After completing each problem, you will reflect on your solution using the Problem-Solving Journal Template. This process is designed to help you develop critical self-assessment skills by identifying errors, refining your strategies, and learning from your mistakes. Your journal entries will serve as a record of your progress and provide valuable insights into your learning process. Consistently following these steps will not only improve your problem-solving abilities but also deepen your understanding of the course material.

• Write a short summary of what the problem is asking you to solve.
• Identify the key concepts and principles that are relevant to solving the problem.
• Clearly state what information is given and what needs to be found.

• Describe your plan for solving the problem. Be specific about the methods or formulas you intend to use.
• Justify why you chose this approach. Why do you think it will work?

• Record the steps you took to execute your plan.
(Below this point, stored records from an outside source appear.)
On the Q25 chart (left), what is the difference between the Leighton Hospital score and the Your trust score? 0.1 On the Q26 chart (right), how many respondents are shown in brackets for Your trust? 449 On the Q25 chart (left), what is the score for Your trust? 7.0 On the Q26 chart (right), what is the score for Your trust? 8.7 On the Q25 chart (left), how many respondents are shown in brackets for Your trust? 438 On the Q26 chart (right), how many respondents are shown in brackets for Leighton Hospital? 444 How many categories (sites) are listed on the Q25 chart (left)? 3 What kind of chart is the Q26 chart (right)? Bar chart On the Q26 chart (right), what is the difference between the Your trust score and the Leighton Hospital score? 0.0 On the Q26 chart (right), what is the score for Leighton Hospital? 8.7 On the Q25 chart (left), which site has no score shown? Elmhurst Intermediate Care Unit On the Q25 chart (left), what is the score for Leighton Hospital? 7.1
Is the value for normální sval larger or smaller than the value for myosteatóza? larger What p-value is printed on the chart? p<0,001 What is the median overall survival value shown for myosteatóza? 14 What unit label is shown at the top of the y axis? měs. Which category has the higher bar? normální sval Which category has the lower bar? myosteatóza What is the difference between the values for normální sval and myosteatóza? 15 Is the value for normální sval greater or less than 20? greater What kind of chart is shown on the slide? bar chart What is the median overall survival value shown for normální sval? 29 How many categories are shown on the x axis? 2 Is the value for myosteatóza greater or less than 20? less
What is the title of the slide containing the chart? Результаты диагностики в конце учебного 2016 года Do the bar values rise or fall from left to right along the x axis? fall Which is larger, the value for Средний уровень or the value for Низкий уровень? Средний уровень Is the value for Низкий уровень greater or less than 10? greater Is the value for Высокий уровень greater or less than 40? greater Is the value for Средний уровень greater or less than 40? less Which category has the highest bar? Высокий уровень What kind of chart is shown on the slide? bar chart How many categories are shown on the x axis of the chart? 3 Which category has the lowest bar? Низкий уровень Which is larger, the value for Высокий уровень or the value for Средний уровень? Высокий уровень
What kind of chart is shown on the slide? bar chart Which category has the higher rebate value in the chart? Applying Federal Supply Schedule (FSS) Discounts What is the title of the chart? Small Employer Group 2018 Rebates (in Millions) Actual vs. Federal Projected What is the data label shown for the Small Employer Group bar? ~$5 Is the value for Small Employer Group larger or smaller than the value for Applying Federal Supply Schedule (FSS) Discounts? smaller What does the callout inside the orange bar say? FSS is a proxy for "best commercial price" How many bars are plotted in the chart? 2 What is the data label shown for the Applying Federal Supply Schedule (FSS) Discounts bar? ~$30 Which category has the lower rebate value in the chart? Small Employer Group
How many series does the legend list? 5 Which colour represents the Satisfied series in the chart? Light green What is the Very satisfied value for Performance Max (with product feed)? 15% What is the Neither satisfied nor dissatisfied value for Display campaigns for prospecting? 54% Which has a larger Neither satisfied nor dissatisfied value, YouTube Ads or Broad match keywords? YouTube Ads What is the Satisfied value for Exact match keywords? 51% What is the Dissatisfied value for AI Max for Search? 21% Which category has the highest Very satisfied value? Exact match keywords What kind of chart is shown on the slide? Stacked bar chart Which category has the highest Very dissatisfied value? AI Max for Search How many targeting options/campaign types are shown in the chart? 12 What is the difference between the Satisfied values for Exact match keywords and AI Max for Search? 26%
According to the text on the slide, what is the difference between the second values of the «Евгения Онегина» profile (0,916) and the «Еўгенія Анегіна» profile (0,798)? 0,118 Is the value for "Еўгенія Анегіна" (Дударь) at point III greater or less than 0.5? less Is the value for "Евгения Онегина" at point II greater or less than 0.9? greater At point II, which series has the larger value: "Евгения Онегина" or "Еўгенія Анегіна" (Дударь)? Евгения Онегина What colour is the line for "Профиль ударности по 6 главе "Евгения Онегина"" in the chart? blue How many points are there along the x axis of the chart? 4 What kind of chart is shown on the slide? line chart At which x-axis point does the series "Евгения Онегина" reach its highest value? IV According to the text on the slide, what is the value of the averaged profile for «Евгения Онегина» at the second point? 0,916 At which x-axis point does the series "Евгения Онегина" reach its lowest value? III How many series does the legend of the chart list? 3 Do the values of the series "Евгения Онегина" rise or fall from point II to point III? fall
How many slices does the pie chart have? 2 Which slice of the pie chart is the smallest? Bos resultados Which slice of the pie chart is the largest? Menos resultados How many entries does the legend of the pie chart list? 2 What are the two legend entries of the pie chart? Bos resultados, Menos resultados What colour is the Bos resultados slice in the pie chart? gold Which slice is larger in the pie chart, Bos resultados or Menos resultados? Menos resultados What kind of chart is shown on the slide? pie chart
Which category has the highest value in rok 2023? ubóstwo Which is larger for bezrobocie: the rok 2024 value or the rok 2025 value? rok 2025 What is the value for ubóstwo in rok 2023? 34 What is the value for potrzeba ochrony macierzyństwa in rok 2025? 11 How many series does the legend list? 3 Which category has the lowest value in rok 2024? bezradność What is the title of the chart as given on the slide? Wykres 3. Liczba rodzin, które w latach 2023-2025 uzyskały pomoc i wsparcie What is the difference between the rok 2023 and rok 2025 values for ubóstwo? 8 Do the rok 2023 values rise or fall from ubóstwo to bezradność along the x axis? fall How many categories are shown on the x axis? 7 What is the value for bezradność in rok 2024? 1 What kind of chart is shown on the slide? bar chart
Be thorough and document all calculations, assumptions, and intermediate results.
• Note any areas where you were unsure or where you had to make a judgment call.

• Reflect on whether your initial solution was correct. If it wasn’t, explain how you identified errors.
• Discuss how you corrected those errors and what insights you gained from the process.

• Evaluate your final solution. Does it make sense based on the context of the problem? Are the units, magnitude, and logic consistent?
• If something still feels off, explain why and what you might do differently next time.

• Write about what you learned from solving this problem. Focus on both the content (e.g., physics concepts) and the process (e.g., problem-solving strategies).
• Consider how this experience will influence your approach to similar problems in the future. What will you do differently? What will you continue to do the same?